The order currently circulating eliminates that requirement, instead requiring video service providers to offer free apps, which they can develop internally or enlist a third-party developer to create. Video providers would be required to offer apps for popular wired and wireless platforms such as iOS, Android, Roku and Xbox. A platform would be considered “popular” if it had sales of five million devices in the U.S. in a single year, FCC officials told reporters.

The apps would be required to support integrated search capability so that consumers could use a single search function to discover pay-TV content as well as other sources of content, including over-the-top services. The app would not be allowed to promote the provider’s content over other sources of content and would be required to match functionality such as fast forward and digital video recording capability currently provided by the STB. FCC officials said they anticipate that video service providers will use a cloud approach to providing recording capability.

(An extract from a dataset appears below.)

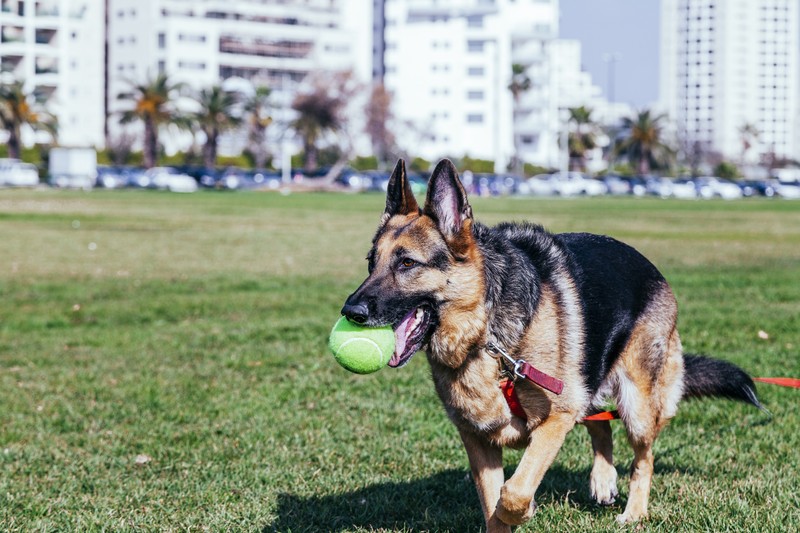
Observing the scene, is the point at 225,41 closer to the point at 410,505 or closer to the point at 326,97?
the point at 326,97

The order currently circulating also calls for the creation of a licensing body that would be responsible for establishing detailed requirements. The FCC would have oversight over the licensing body.

Although the FCC officials said the commission would act only as a backstop, the National Cable & Telecommunications Association issued a statement challenging that assertion. The FCC proposal would create “a bureaucratic morass” and improperly involve the FCC in private licensing arrangements “in a way that will slow the deployment of video apps, ignore copyright protections and infringe on consumer privacy,” NCTA said. The association also argued that the proposal oversteps the FCC’s authority.

Large video service providers would have two years to develop the mandatory apps, and medium-size providers would have an additional two years to comply, according to an op-ed piece penned by FCC Chairman Tom Wheeler, which was published in the Los Angeles Times.

When the FCC set-top box order was initially proposed, it did not include the exemption for small video providers. But the commission may have loosened its requirements in response to a complaint from the American Cable Association, which represents small video providers. The ACA argued that the initial requirements could have driven as many as 200 small video providers out of business.